ClawHub

Official Layout Pro(公文专业排版技能包 )

Security checks across static analysis, malware telemetry, and agentic risk

Overview

This skill appears to be a purpose-aligned Word document formatter, with no evidence of network access, credential use, persistence, or exfiltration.

This skill looks safe for formatting Word documents, but review the included Python code before installation, use trusted DOCX inputs and templates, and keep output files in a controlled workspace to avoid accidental overwrites.

Static analysis

No static analysis findings were reported for this release.

VirusTotal

VirusTotal findings are pending for this skill version.

View on VirusTotal

Risk analysis

Artifact-based informational review of SKILL.md, metadata, install specs, static scan signals, and capability signals. ClawScan does not execute the skill or run runtime probes.

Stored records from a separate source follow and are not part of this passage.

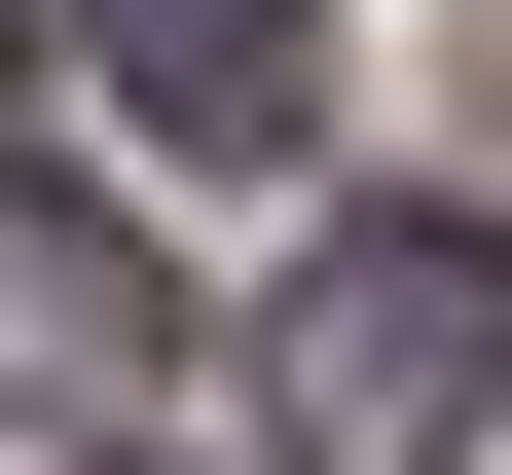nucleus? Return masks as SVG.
Listing matches in <instances>:
<instances>
[{"mask_svg":"<svg viewBox=\"0 0 512 475\" xmlns=\"http://www.w3.org/2000/svg\"><path fill=\"white\" fill-rule=\"evenodd\" d=\"M0 366L37 402H147V256H110L74 183H0Z\"/></svg>","mask_w":512,"mask_h":475,"instance_id":"obj_3","label":"nucleus"},{"mask_svg":"<svg viewBox=\"0 0 512 475\" xmlns=\"http://www.w3.org/2000/svg\"><path fill=\"white\" fill-rule=\"evenodd\" d=\"M256 402H293V475H476V402H512V220H330L293 329H256Z\"/></svg>","mask_w":512,"mask_h":475,"instance_id":"obj_1","label":"nucleus"},{"mask_svg":"<svg viewBox=\"0 0 512 475\" xmlns=\"http://www.w3.org/2000/svg\"><path fill=\"white\" fill-rule=\"evenodd\" d=\"M0 37H37V0H0Z\"/></svg>","mask_w":512,"mask_h":475,"instance_id":"obj_4","label":"nucleus"},{"mask_svg":"<svg viewBox=\"0 0 512 475\" xmlns=\"http://www.w3.org/2000/svg\"><path fill=\"white\" fill-rule=\"evenodd\" d=\"M74 110H147L183 183H256L293 147V0H74Z\"/></svg>","mask_w":512,"mask_h":475,"instance_id":"obj_2","label":"nucleus"}]
</instances>
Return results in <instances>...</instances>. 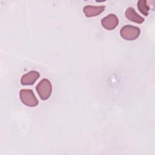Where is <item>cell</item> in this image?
Wrapping results in <instances>:
<instances>
[{
  "instance_id": "6",
  "label": "cell",
  "mask_w": 155,
  "mask_h": 155,
  "mask_svg": "<svg viewBox=\"0 0 155 155\" xmlns=\"http://www.w3.org/2000/svg\"><path fill=\"white\" fill-rule=\"evenodd\" d=\"M105 8V5L93 6V5H85L83 8V12L87 17H93L99 15Z\"/></svg>"
},
{
  "instance_id": "2",
  "label": "cell",
  "mask_w": 155,
  "mask_h": 155,
  "mask_svg": "<svg viewBox=\"0 0 155 155\" xmlns=\"http://www.w3.org/2000/svg\"><path fill=\"white\" fill-rule=\"evenodd\" d=\"M119 32L123 39L128 41H133L139 36L140 29L136 26L126 25L121 28Z\"/></svg>"
},
{
  "instance_id": "3",
  "label": "cell",
  "mask_w": 155,
  "mask_h": 155,
  "mask_svg": "<svg viewBox=\"0 0 155 155\" xmlns=\"http://www.w3.org/2000/svg\"><path fill=\"white\" fill-rule=\"evenodd\" d=\"M19 97L21 102L28 107H33L38 105L39 102L31 89H21Z\"/></svg>"
},
{
  "instance_id": "4",
  "label": "cell",
  "mask_w": 155,
  "mask_h": 155,
  "mask_svg": "<svg viewBox=\"0 0 155 155\" xmlns=\"http://www.w3.org/2000/svg\"><path fill=\"white\" fill-rule=\"evenodd\" d=\"M118 24L119 19L117 16L113 13L108 15L101 20L102 25L108 30H112L114 29L117 26Z\"/></svg>"
},
{
  "instance_id": "1",
  "label": "cell",
  "mask_w": 155,
  "mask_h": 155,
  "mask_svg": "<svg viewBox=\"0 0 155 155\" xmlns=\"http://www.w3.org/2000/svg\"><path fill=\"white\" fill-rule=\"evenodd\" d=\"M36 90L40 97L43 100H47L50 96L52 92V85L47 79H42L36 85Z\"/></svg>"
},
{
  "instance_id": "7",
  "label": "cell",
  "mask_w": 155,
  "mask_h": 155,
  "mask_svg": "<svg viewBox=\"0 0 155 155\" xmlns=\"http://www.w3.org/2000/svg\"><path fill=\"white\" fill-rule=\"evenodd\" d=\"M125 15L129 21H131L136 23L142 24L145 21V19L141 16H140L138 13H137L134 8L132 7H129L126 9Z\"/></svg>"
},
{
  "instance_id": "5",
  "label": "cell",
  "mask_w": 155,
  "mask_h": 155,
  "mask_svg": "<svg viewBox=\"0 0 155 155\" xmlns=\"http://www.w3.org/2000/svg\"><path fill=\"white\" fill-rule=\"evenodd\" d=\"M40 76V74L37 71H30L24 74L21 78V84L23 85H31Z\"/></svg>"
},
{
  "instance_id": "8",
  "label": "cell",
  "mask_w": 155,
  "mask_h": 155,
  "mask_svg": "<svg viewBox=\"0 0 155 155\" xmlns=\"http://www.w3.org/2000/svg\"><path fill=\"white\" fill-rule=\"evenodd\" d=\"M137 5L139 12L144 16H147L150 10V6L148 4V1L146 0H139Z\"/></svg>"
}]
</instances>
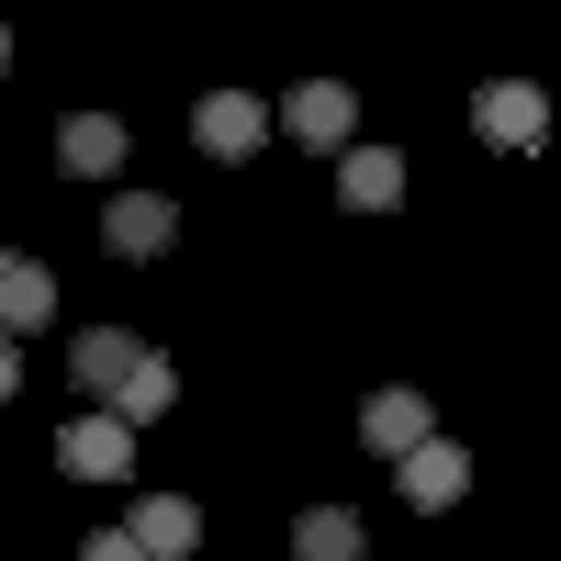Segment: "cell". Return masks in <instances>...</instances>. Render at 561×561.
I'll list each match as a JSON object with an SVG mask.
<instances>
[{
    "label": "cell",
    "mask_w": 561,
    "mask_h": 561,
    "mask_svg": "<svg viewBox=\"0 0 561 561\" xmlns=\"http://www.w3.org/2000/svg\"><path fill=\"white\" fill-rule=\"evenodd\" d=\"M393 483H404V505H415V517H438V505H460V494H472V449L415 438V449L393 460Z\"/></svg>",
    "instance_id": "6da1fadb"
},
{
    "label": "cell",
    "mask_w": 561,
    "mask_h": 561,
    "mask_svg": "<svg viewBox=\"0 0 561 561\" xmlns=\"http://www.w3.org/2000/svg\"><path fill=\"white\" fill-rule=\"evenodd\" d=\"M280 124H293L304 147H325V158H348V147H359V102H348L337 79H304L293 102H280Z\"/></svg>",
    "instance_id": "7a4b0ae2"
},
{
    "label": "cell",
    "mask_w": 561,
    "mask_h": 561,
    "mask_svg": "<svg viewBox=\"0 0 561 561\" xmlns=\"http://www.w3.org/2000/svg\"><path fill=\"white\" fill-rule=\"evenodd\" d=\"M180 237V203L169 192H113V214H102V248L113 259H158Z\"/></svg>",
    "instance_id": "3957f363"
},
{
    "label": "cell",
    "mask_w": 561,
    "mask_h": 561,
    "mask_svg": "<svg viewBox=\"0 0 561 561\" xmlns=\"http://www.w3.org/2000/svg\"><path fill=\"white\" fill-rule=\"evenodd\" d=\"M124 539H135V561H180L203 539V505H180V494H135L124 505Z\"/></svg>",
    "instance_id": "277c9868"
},
{
    "label": "cell",
    "mask_w": 561,
    "mask_h": 561,
    "mask_svg": "<svg viewBox=\"0 0 561 561\" xmlns=\"http://www.w3.org/2000/svg\"><path fill=\"white\" fill-rule=\"evenodd\" d=\"M259 135H270V102H259V90H214V102L192 113V147H203V158H248Z\"/></svg>",
    "instance_id": "5b68a950"
},
{
    "label": "cell",
    "mask_w": 561,
    "mask_h": 561,
    "mask_svg": "<svg viewBox=\"0 0 561 561\" xmlns=\"http://www.w3.org/2000/svg\"><path fill=\"white\" fill-rule=\"evenodd\" d=\"M57 460H68L79 483H124V472H135V427H113V415H68Z\"/></svg>",
    "instance_id": "8992f818"
},
{
    "label": "cell",
    "mask_w": 561,
    "mask_h": 561,
    "mask_svg": "<svg viewBox=\"0 0 561 561\" xmlns=\"http://www.w3.org/2000/svg\"><path fill=\"white\" fill-rule=\"evenodd\" d=\"M472 124L494 135V147H517V158H528V147H539V135H550V102H539V90H528V79H494V90H483V102H472Z\"/></svg>",
    "instance_id": "52a82bcc"
},
{
    "label": "cell",
    "mask_w": 561,
    "mask_h": 561,
    "mask_svg": "<svg viewBox=\"0 0 561 561\" xmlns=\"http://www.w3.org/2000/svg\"><path fill=\"white\" fill-rule=\"evenodd\" d=\"M45 314H57V280H45L23 248H0V348H12V337H34Z\"/></svg>",
    "instance_id": "ba28073f"
},
{
    "label": "cell",
    "mask_w": 561,
    "mask_h": 561,
    "mask_svg": "<svg viewBox=\"0 0 561 561\" xmlns=\"http://www.w3.org/2000/svg\"><path fill=\"white\" fill-rule=\"evenodd\" d=\"M169 404H180V370H169L158 348H147V359H135V370H124V382L102 393V415H113V427H158V415H169Z\"/></svg>",
    "instance_id": "9c48e42d"
},
{
    "label": "cell",
    "mask_w": 561,
    "mask_h": 561,
    "mask_svg": "<svg viewBox=\"0 0 561 561\" xmlns=\"http://www.w3.org/2000/svg\"><path fill=\"white\" fill-rule=\"evenodd\" d=\"M359 438L382 449V460H404L415 438H438V427H427V393H404V382H382V393L359 404Z\"/></svg>",
    "instance_id": "30bf717a"
},
{
    "label": "cell",
    "mask_w": 561,
    "mask_h": 561,
    "mask_svg": "<svg viewBox=\"0 0 561 561\" xmlns=\"http://www.w3.org/2000/svg\"><path fill=\"white\" fill-rule=\"evenodd\" d=\"M57 169H68V180H113V169H124V124H113V113H68V124H57Z\"/></svg>",
    "instance_id": "8fae6325"
},
{
    "label": "cell",
    "mask_w": 561,
    "mask_h": 561,
    "mask_svg": "<svg viewBox=\"0 0 561 561\" xmlns=\"http://www.w3.org/2000/svg\"><path fill=\"white\" fill-rule=\"evenodd\" d=\"M135 359H147V348H135L124 325H79V337H68V370H79V393H113Z\"/></svg>",
    "instance_id": "7c38bea8"
},
{
    "label": "cell",
    "mask_w": 561,
    "mask_h": 561,
    "mask_svg": "<svg viewBox=\"0 0 561 561\" xmlns=\"http://www.w3.org/2000/svg\"><path fill=\"white\" fill-rule=\"evenodd\" d=\"M337 192H348L359 214H393V203H404V158H393V147H348V158H337Z\"/></svg>",
    "instance_id": "4fadbf2b"
},
{
    "label": "cell",
    "mask_w": 561,
    "mask_h": 561,
    "mask_svg": "<svg viewBox=\"0 0 561 561\" xmlns=\"http://www.w3.org/2000/svg\"><path fill=\"white\" fill-rule=\"evenodd\" d=\"M370 550V528L348 517V505H304L293 517V561H359Z\"/></svg>",
    "instance_id": "5bb4252c"
},
{
    "label": "cell",
    "mask_w": 561,
    "mask_h": 561,
    "mask_svg": "<svg viewBox=\"0 0 561 561\" xmlns=\"http://www.w3.org/2000/svg\"><path fill=\"white\" fill-rule=\"evenodd\" d=\"M79 561H135V539H124V528H102V539H90Z\"/></svg>",
    "instance_id": "9a60e30c"
},
{
    "label": "cell",
    "mask_w": 561,
    "mask_h": 561,
    "mask_svg": "<svg viewBox=\"0 0 561 561\" xmlns=\"http://www.w3.org/2000/svg\"><path fill=\"white\" fill-rule=\"evenodd\" d=\"M23 393V348H0V404H12Z\"/></svg>",
    "instance_id": "2e32d148"
},
{
    "label": "cell",
    "mask_w": 561,
    "mask_h": 561,
    "mask_svg": "<svg viewBox=\"0 0 561 561\" xmlns=\"http://www.w3.org/2000/svg\"><path fill=\"white\" fill-rule=\"evenodd\" d=\"M0 68H12V34H0Z\"/></svg>",
    "instance_id": "e0dca14e"
}]
</instances>
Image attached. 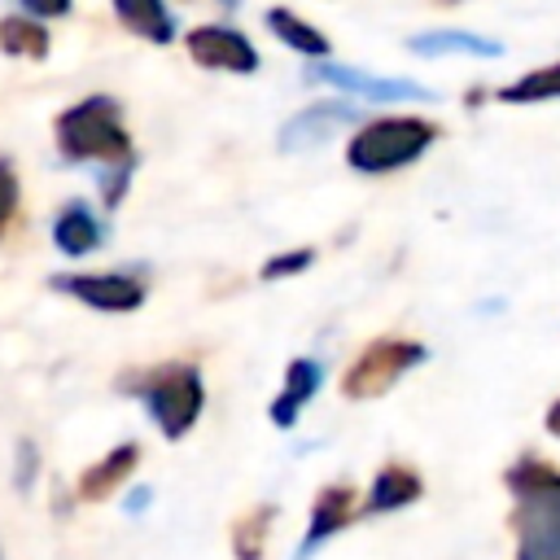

#ASI02: Tool Misuse and Exploitation
Low
What this means

If invoked with an unintended path or template name, the skill could load the wrong local DOCX template or overwrite an accessible output file.

Why it was flagged

The tool reads a caller-provided input document, loads a template path derived from template_name, and saves to a caller-provided output_path. This is expected for document formatting, but the code does not enforce template-directory or output-directory boundaries.

Skill content
template_file = os.path.join(self.TEMPLATE_DIR, f"{template_name}.docx" if template_name else "default.docx") ... source_doc = Document(input_path) ... doc.save(output_path)
Recommendation

Use only trusted uploaded documents and template names, keep output_path inside a safe workspace or temporary directory, and consider adding path normalization and directory allowlisting.

#ASI04: Agentic Supply Chain Vulnerabilities
Info
What this means

Users may not immediately realize that a Python formatter and dependency file are included, even though the code itself is visible and purpose-aligned.

Why it was flagged

The registry context describes the skill as instruction-only with no install spec, while the package includes executable Python code and config.yaml declares an entry_point. This is a packaging/metadata inconsistency, not evidence of malicious behavior.

Skill content
Version: 1.0.0 ... No install spec — this is an instruction-only skill ... Code file presence: 1 code file(s): main.py
Recommendation

Publish consistent registry metadata, install/capability declarations, and package version information so users can clearly understand what will run.